# [TASK DIRECTIONS]
What is needed is every line from the one holding "Roll with it Rectangle Magnet" to the last line of the data below, printed exactly and without pictures.

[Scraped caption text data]
——

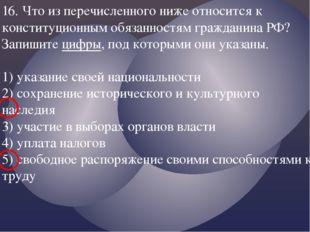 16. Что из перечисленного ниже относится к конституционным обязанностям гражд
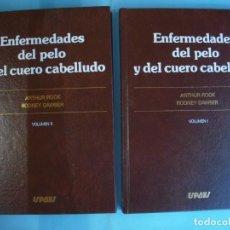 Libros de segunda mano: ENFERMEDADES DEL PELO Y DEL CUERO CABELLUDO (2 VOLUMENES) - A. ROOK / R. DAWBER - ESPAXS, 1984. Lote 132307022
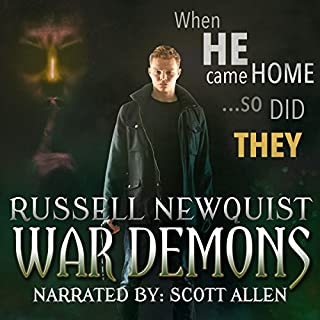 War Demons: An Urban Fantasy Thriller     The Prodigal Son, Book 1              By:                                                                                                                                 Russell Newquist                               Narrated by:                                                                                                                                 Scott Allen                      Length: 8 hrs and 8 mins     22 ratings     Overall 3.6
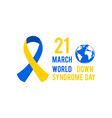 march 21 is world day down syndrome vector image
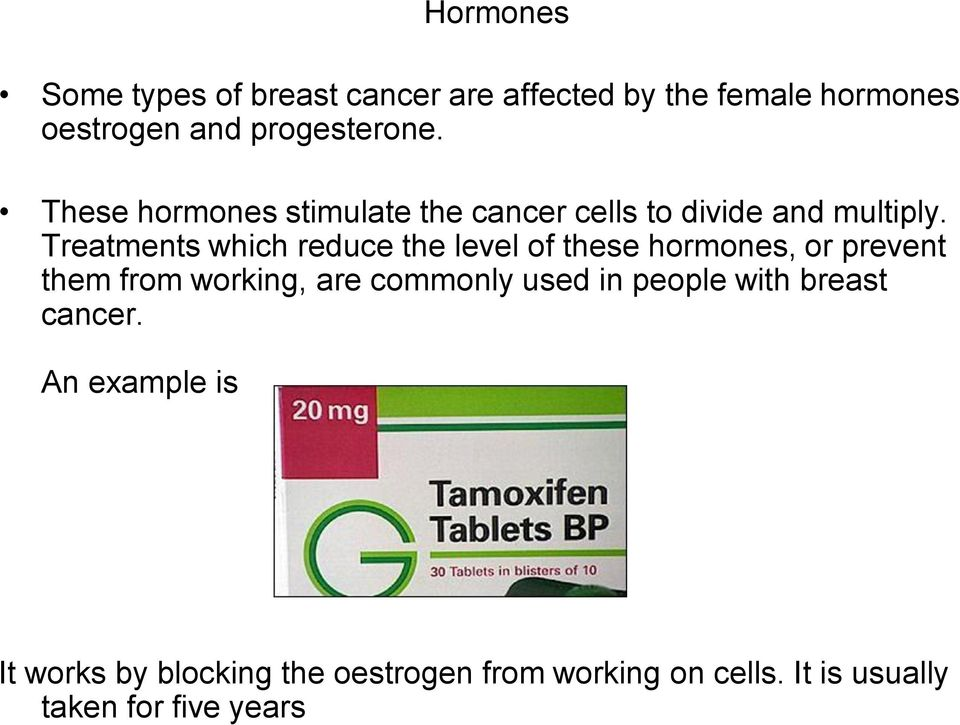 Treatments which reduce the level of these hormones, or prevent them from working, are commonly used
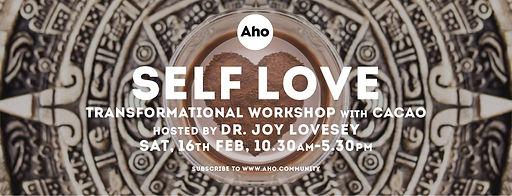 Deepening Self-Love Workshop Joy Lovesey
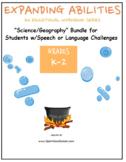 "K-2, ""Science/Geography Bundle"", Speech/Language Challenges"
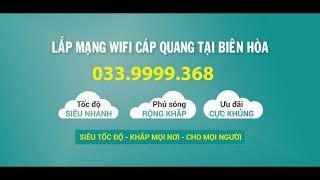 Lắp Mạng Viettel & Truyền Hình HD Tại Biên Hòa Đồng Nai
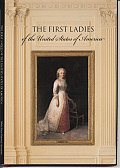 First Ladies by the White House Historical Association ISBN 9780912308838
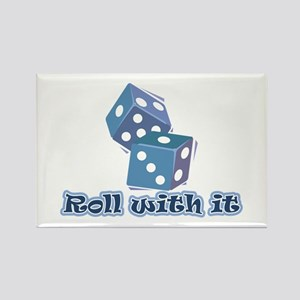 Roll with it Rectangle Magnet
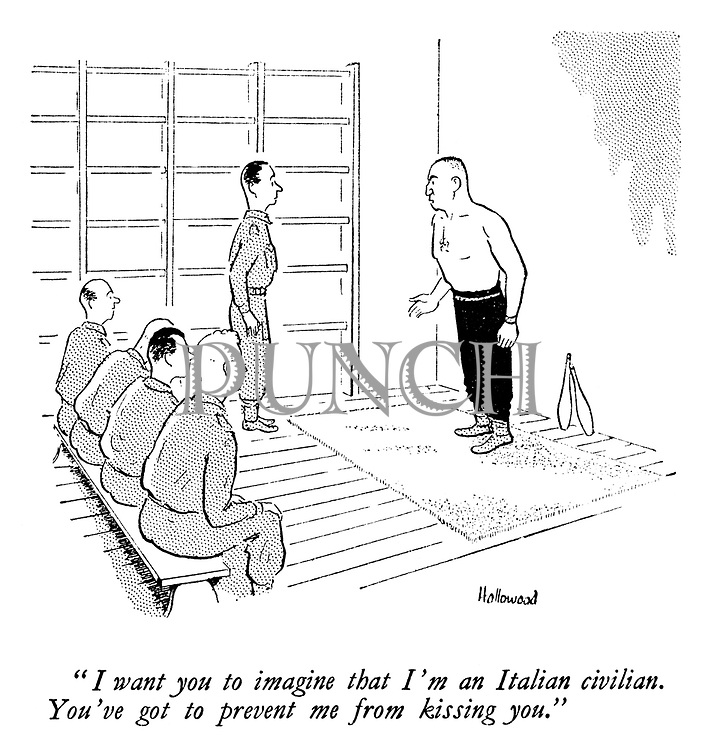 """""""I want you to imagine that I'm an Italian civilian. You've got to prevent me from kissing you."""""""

——

# [EXPECTED OUTPUT]
 Roll with it Rectangle Magnet
 """""""I want you to imagine that I'm an Italian civilian. You've got to prevent me from kissing you."""""""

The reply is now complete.